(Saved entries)
* * *

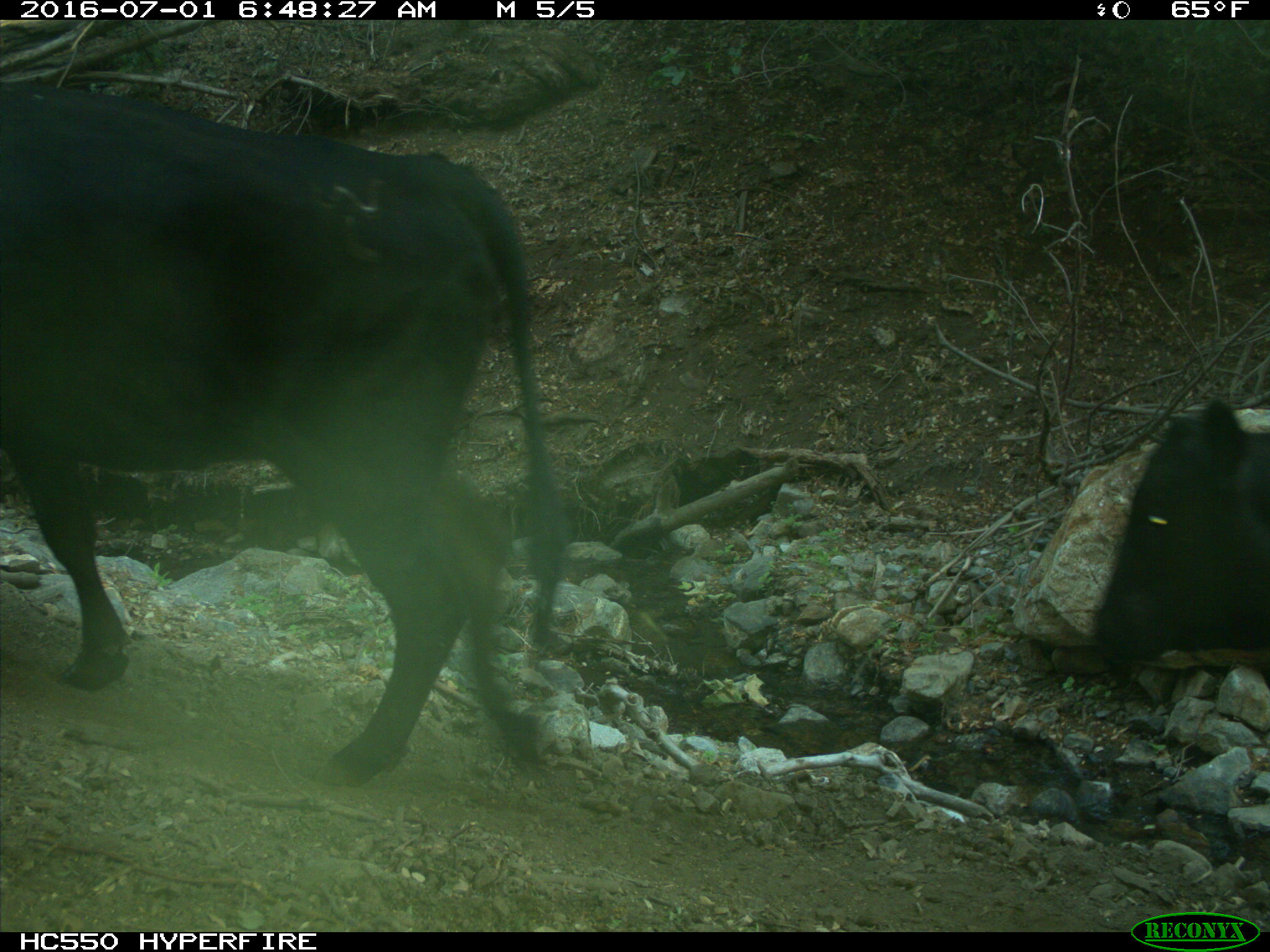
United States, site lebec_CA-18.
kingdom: Animalia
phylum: Chordata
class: Mammalia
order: Artiodactyla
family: Bovidae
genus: Bos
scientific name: Bos taurus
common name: domestic cow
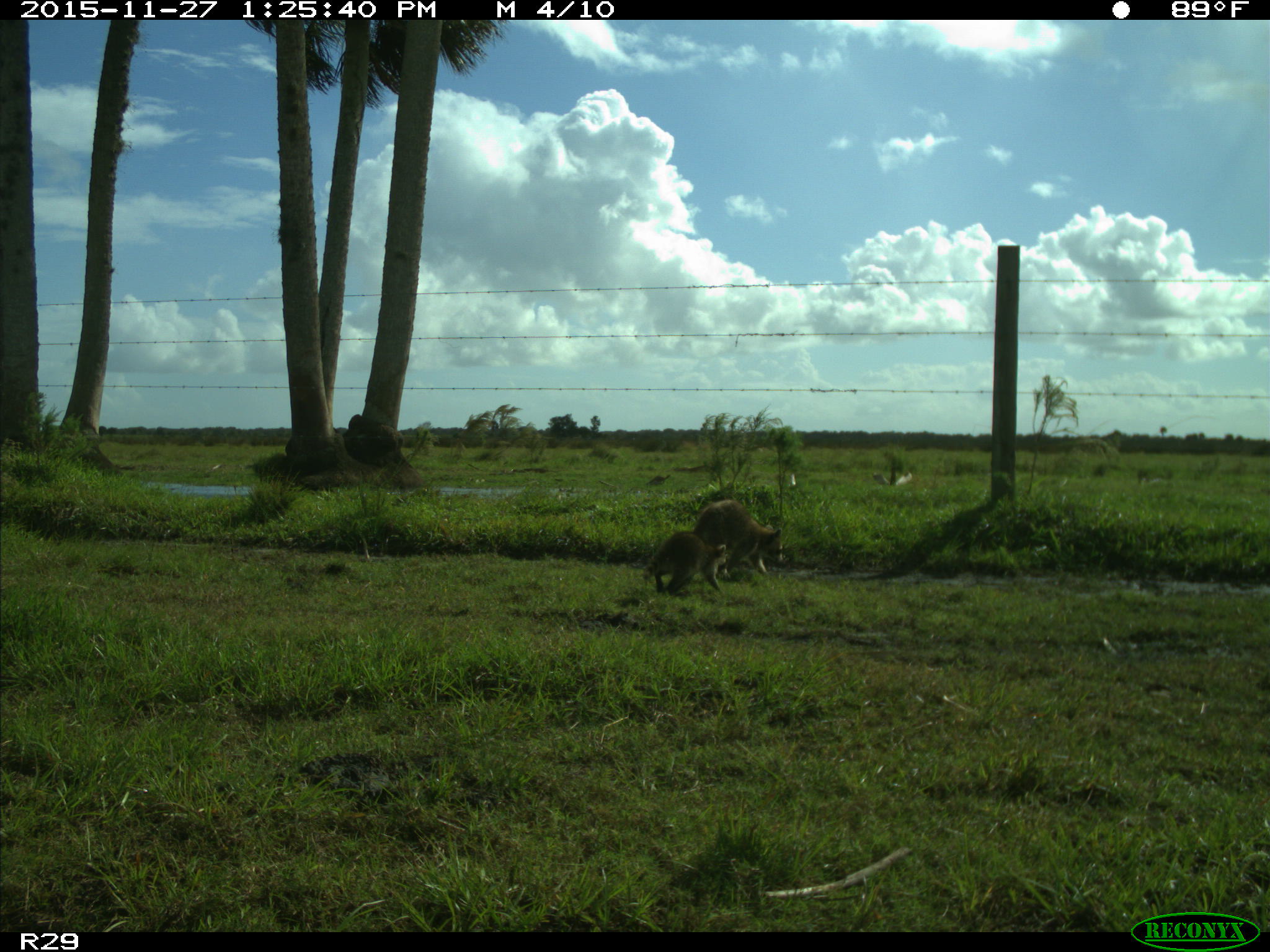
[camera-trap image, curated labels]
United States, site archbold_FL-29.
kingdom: Animalia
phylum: Chordata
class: Mammalia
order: Carnivora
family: Procyonidae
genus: Procyon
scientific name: Procyon lotor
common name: common raccoon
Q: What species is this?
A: Procyon lotor (common raccoon).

* * *

* [WHAT TO WORK ON]:
Copy out all lines above that include the string "United".

* [RESPONSE AREA]:
United States, site lebec_CA-18.
United States, site archbold_FL-29.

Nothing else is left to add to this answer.